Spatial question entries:
-- -- --

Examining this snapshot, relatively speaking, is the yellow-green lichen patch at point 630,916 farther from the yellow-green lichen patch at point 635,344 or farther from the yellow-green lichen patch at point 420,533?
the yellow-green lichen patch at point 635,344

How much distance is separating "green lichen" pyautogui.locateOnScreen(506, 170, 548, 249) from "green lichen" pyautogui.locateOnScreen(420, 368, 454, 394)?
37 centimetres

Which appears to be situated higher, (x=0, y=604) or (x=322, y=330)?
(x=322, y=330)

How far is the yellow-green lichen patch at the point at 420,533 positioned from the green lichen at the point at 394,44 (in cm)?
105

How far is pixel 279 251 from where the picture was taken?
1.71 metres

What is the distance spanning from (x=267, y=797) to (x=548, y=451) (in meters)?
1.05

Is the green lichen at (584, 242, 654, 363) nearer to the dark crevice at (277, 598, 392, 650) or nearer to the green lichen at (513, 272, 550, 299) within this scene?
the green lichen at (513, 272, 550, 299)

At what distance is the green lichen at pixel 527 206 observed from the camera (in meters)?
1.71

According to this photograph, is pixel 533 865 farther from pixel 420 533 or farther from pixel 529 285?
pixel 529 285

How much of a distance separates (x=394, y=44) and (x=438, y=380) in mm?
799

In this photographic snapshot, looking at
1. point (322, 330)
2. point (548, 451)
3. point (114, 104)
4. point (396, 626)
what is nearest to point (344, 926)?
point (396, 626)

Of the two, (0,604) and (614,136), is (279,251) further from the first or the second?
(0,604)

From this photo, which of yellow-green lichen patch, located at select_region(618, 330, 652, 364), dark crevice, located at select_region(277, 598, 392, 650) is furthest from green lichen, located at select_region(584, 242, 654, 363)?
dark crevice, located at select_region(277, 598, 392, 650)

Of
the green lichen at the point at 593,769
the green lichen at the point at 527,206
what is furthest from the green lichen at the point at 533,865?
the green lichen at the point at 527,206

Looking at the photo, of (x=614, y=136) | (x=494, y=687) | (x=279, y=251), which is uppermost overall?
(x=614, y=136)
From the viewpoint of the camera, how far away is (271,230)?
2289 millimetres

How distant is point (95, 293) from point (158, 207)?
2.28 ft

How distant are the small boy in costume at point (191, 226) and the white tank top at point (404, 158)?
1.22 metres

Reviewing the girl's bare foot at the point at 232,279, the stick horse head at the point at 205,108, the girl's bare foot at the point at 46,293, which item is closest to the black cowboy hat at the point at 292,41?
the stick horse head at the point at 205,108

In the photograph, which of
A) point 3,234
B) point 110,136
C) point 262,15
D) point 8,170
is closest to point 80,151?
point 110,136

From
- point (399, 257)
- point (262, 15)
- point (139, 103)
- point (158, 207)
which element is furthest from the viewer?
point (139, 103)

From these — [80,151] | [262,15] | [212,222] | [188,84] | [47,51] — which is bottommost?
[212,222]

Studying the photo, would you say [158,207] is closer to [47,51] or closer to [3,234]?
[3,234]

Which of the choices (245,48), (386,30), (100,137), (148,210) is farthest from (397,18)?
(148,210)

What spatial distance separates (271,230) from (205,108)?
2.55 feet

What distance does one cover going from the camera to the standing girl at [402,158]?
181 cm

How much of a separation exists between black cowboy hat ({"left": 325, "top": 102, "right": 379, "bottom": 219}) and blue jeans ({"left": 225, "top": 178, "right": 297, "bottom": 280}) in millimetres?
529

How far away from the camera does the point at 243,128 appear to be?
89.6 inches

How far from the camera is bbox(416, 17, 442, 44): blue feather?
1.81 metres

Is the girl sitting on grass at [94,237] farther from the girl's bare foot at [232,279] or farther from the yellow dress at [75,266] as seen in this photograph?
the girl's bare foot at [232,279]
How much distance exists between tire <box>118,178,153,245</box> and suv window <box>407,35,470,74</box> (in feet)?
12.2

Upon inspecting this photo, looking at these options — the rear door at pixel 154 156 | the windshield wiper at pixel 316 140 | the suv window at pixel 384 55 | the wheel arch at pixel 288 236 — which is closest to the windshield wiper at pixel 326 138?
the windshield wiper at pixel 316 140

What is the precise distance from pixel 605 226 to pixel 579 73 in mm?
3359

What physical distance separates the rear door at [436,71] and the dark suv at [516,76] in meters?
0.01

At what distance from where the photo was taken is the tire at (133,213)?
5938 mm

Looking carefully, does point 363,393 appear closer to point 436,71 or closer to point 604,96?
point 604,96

-- -- --

- [What is required]:
Quote the records word for word from the very beginning up to and including the line that contains "1.71 metres".

- [The answer]:
Examining this snapshot, relatively speaking, is the yellow-green lichen patch at point 630,916 farther from the yellow-green lichen patch at point 635,344 or farther from the yellow-green lichen patch at point 420,533?
the yellow-green lichen patch at point 635,344

How much distance is separating "green lichen" pyautogui.locateOnScreen(506, 170, 548, 249) from "green lichen" pyautogui.locateOnScreen(420, 368, 454, 394)?
37 centimetres

Which appears to be situated higher, (x=0, y=604) or (x=322, y=330)?
(x=322, y=330)

How far is the yellow-green lichen patch at the point at 420,533 positioned from the green lichen at the point at 394,44 (in cm)?
105

How far is pixel 279 251 from where the picture was taken?
1.71 metres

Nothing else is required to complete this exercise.